God blessed  them and said  to them, “Be fruitful and multiply! Fill the earth and subdue it!  Rule over the fish of the sea and the birds of the air and every creature that moves on the ground.” 

Jesus is the gospel who is seated in heaven and who will return.  He is the perfection and image of everything God ever intended for mankind to be.
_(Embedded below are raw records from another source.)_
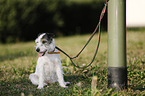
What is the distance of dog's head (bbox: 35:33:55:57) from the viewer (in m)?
3.17

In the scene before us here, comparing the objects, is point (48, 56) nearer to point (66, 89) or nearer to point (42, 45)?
point (42, 45)

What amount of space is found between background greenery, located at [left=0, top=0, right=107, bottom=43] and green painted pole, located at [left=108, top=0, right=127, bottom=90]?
8278 millimetres

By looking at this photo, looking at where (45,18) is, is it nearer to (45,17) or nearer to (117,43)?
(45,17)

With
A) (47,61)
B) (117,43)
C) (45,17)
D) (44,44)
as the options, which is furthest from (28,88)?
(45,17)

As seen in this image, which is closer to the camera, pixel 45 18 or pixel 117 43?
pixel 117 43

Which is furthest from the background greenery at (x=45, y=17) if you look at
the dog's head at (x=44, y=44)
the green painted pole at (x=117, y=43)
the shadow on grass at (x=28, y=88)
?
the green painted pole at (x=117, y=43)

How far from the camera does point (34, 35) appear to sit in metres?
11.8

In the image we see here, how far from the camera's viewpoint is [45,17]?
12.1 meters

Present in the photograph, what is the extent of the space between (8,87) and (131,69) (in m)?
2.23

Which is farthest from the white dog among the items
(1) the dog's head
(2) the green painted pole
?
(2) the green painted pole

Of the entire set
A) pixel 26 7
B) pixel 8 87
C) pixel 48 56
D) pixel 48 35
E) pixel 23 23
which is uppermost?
pixel 26 7

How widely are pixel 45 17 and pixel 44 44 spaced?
9.13 metres

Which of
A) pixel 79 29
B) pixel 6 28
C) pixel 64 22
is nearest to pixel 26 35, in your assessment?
pixel 6 28

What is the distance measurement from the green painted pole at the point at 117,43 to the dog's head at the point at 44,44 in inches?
37.0
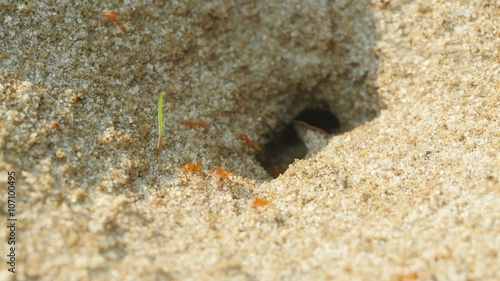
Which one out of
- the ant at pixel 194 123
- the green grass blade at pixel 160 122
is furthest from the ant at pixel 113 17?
the ant at pixel 194 123

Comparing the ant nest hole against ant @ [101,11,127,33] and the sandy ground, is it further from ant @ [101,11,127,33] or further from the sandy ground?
ant @ [101,11,127,33]

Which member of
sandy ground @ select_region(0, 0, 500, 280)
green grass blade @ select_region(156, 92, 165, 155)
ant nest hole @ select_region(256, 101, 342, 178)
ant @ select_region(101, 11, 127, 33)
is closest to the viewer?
sandy ground @ select_region(0, 0, 500, 280)

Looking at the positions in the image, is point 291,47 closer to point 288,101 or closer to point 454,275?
point 288,101

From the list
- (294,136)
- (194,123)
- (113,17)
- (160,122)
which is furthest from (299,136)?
(113,17)

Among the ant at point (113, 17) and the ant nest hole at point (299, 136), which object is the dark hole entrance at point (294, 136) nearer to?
the ant nest hole at point (299, 136)

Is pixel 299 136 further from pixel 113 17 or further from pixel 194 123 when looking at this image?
pixel 113 17

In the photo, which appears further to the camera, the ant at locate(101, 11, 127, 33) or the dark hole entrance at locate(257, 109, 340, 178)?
the dark hole entrance at locate(257, 109, 340, 178)

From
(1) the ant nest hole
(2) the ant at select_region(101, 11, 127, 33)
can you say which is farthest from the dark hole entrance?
(2) the ant at select_region(101, 11, 127, 33)

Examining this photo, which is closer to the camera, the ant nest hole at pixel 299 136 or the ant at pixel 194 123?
the ant at pixel 194 123
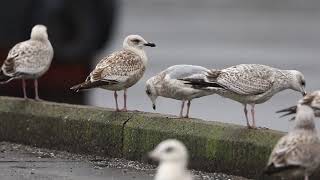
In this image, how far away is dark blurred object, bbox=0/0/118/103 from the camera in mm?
18875

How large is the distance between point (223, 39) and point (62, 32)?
21115 millimetres

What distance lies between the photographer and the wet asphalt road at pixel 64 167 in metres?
9.55

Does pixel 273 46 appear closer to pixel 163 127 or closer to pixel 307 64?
pixel 307 64

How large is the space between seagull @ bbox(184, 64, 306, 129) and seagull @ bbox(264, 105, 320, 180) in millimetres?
1699

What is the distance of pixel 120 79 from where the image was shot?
438 inches

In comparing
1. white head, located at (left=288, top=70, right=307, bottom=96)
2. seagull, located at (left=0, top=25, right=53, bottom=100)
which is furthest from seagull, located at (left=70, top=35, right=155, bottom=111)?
white head, located at (left=288, top=70, right=307, bottom=96)

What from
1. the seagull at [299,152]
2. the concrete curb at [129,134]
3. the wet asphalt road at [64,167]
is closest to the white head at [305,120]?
the seagull at [299,152]

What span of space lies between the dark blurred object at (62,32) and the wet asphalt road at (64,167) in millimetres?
7840

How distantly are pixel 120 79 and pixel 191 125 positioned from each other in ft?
4.38

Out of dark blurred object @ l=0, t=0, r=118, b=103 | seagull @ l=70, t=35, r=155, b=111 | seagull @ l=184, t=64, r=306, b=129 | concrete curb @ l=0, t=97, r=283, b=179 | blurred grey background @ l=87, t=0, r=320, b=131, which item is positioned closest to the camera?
concrete curb @ l=0, t=97, r=283, b=179

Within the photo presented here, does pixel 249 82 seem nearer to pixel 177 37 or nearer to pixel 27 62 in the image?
pixel 27 62

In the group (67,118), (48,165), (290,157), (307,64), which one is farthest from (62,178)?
(307,64)

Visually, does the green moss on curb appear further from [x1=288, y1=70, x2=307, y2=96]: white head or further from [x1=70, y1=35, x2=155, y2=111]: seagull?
[x1=288, y1=70, x2=307, y2=96]: white head

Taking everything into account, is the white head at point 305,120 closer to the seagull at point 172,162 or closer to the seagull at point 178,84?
the seagull at point 172,162
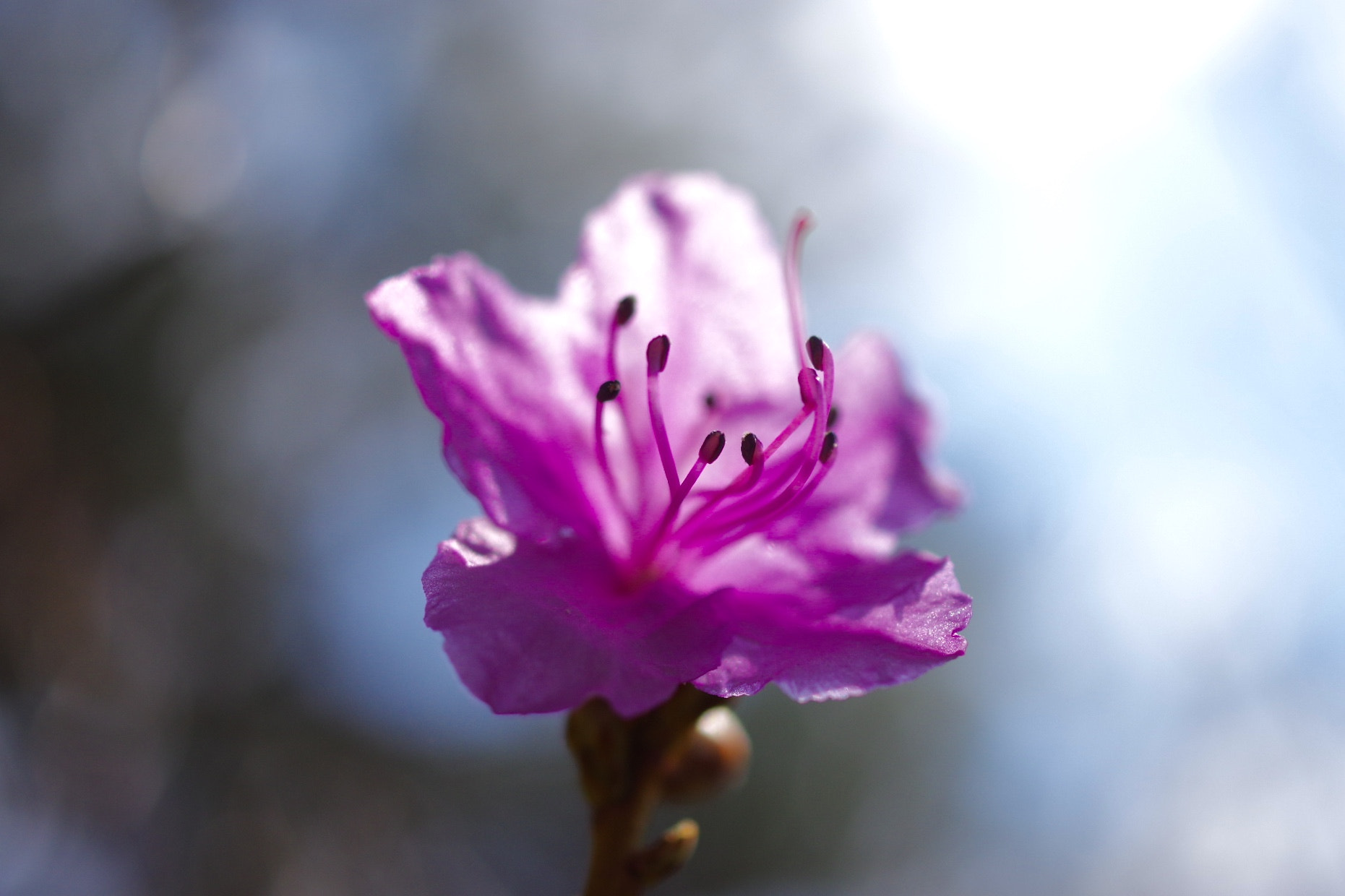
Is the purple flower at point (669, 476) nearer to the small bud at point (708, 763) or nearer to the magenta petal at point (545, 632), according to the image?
the magenta petal at point (545, 632)

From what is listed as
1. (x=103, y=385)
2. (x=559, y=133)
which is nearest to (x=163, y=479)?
(x=103, y=385)

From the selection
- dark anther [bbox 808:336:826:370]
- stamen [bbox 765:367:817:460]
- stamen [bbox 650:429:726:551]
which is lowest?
stamen [bbox 650:429:726:551]

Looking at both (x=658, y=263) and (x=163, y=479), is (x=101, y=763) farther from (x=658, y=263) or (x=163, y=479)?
(x=658, y=263)

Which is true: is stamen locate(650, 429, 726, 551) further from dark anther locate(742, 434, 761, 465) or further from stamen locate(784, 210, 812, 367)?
stamen locate(784, 210, 812, 367)

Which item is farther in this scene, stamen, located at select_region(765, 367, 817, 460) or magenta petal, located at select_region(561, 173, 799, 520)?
magenta petal, located at select_region(561, 173, 799, 520)

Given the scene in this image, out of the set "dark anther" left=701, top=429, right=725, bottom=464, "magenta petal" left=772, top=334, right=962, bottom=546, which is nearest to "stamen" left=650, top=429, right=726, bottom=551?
"dark anther" left=701, top=429, right=725, bottom=464

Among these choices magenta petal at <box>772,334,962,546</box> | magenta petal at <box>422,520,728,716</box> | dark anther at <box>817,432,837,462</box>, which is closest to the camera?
magenta petal at <box>422,520,728,716</box>
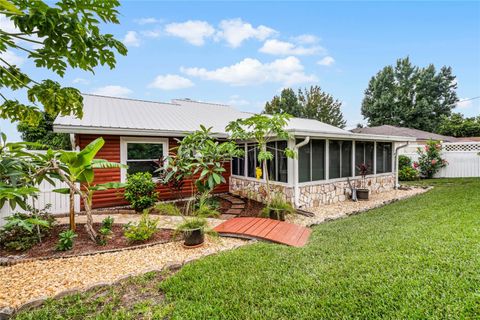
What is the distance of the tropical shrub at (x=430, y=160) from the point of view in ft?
42.6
The answer to the second question takes just a little less explaining, for in Epaphras we see a true Christ-follower whose identification with Christ has led him to do as Christ does.  Jesus (i.e. the gospel) has come to the Colossians–in to enemy territory no less (Col. 1:21)–and Epaphras has served to bring him there.  As the rest of the book will expand upon, Christ is all and in all, so that he goes with those who have him living in them (1:27).  As such, Paul includes Epaphras because in him we see a clear example of one who’s life in Christ is so real that his presence communicates Jesus’ presence and becomes a conduit for his life to flow to those around him. 


November 15, 2008

I will be starting a study of Colossians for the youth here in Holland, and just wanted to put a quick note out to you guys to invite you to study along with me if you would like.  I hope to be posting my findings and guesses as I journey through the book and would love to hear your thoughts.